WHAT TO DO
Please reproduce all the records exactly while leaving out their pictures.

RECORD EXCERPTS
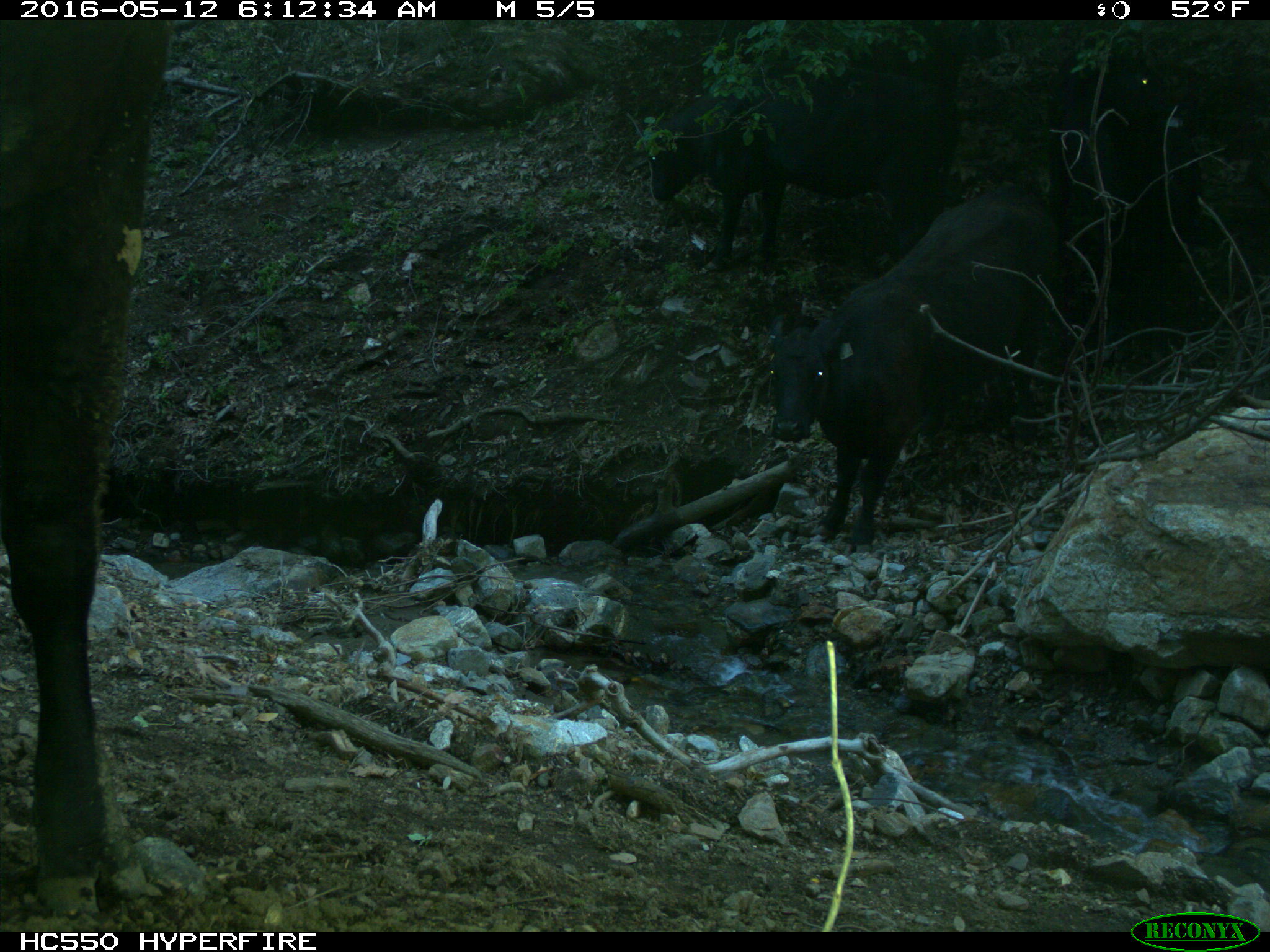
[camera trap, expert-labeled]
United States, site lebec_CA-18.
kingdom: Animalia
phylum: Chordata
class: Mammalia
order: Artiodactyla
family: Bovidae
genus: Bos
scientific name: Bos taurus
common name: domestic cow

TASK SOLUTION
[camera trap, expert-labeled]
United States, site lebec_CA-18.
kingdom: Animalia
phylum: Chordata
class: Mammalia
order: Artiodactyla
family: Bovidae
genus: Bos
scientific name: Bos taurus
common name: domestic cow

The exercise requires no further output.